— Готов, Вячеслав Гордеевич. Мягкий вагон, нижняя полка.
Первый раз в жизни ехал Илья Михайлович Целин в мягком вагоне. Долго сидел у окна, всматриваясь в непроглядную темень, испытывая удовольствие от мерного покачивания вагона, а заснув, то и дело с тревогой просыпался, как будто мог проехать Москву.
В приемной наркома снова неожиданность. Вместо приторно-вежливого секретаря — кряжистый, косая сажень в плечах, мужчина с рубленым лицом, в тельняшке, выглядывавшей из-под расстегнутого ворота рубахи, верный помощник Серго матрос Семушкин. Встретил он приезжего грозно.
— Ты что это разные фантазии пишешь? Думаешь, у наркома без тебя работы мало? — Увидев, что Целин растерялся, молвил с подмигом: — Ну, ну, не привыкай робеть смолоду! Сейчас доложу. Только уговор: Серго — человек вежливый, так что смотри, больше пяти минут не засиживайся. Я уже машину ему вызвал, на «Серп и молот» ехать должен. Знаешь про такой завод?
— Знаю, — выдавил из себя Целин. У него перехватило дыхание от одной мысли, что вот так сразу, без всякой подготовки придется разговаривать с Серго.
Семушкин вошел в кабинет и тотчас вернулся.
— Валяй! — скомандовал он и угрожающе шепнул вдогонку: — Смотри, пять минут!
Целин перешагнул порог и остановился. На него в упор смотрел человек, которого хорошо знал по портретам. Орлиный взгляд, орлиный нос, гордая посадка головы.
— Проходи, проходи, — ободряюще произнес нарком.

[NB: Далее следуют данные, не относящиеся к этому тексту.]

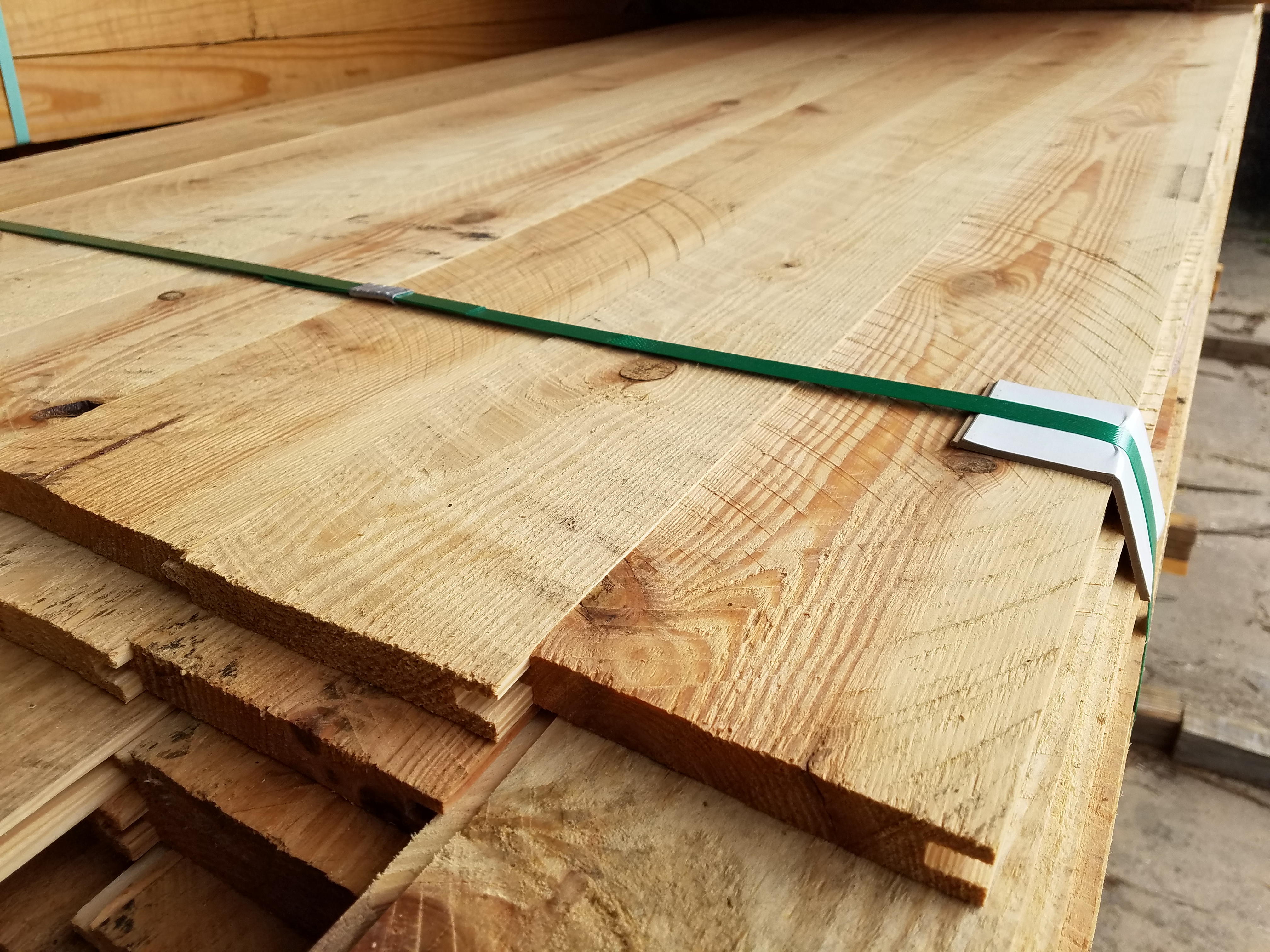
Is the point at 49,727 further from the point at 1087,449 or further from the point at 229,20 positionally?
the point at 229,20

И страх вдруг улетучился. Целин подошел к столу, пожал протянутую руку, большую, крепкую, теплую, чуть шершавую.
— Прочитал твое письмо, — приступил к делу Орджоникидзе. — Убежден в том, о чем пишешь?
— На все сто процентов!
— Вот и хорошо! Я, к сожалению, поговорить с тобой обстоятельно, как хотелось бы, не смогу. Извини, некогда. Но вот смотрю на тебя и вижу: человек ты — что надо. Правильный, одним словом, а раз так — широкая тебе дорога. У изобретателя какое преимущество перед остальными? Он поглощен своим делом и жаждет его осуществить. Поглощен и жаждет. Это великий стимул.
Нарком написал несколько слов на письме Целина и вручил ему вместе с объяснительной запиской.
— Поезжай с этим в Резинообъединение к начальнику.
— Так я уже был там, — не без робости обронил Целин, опасаясь, что, узнав о посещении начальника объединения, нарком, чего доброго, передумает.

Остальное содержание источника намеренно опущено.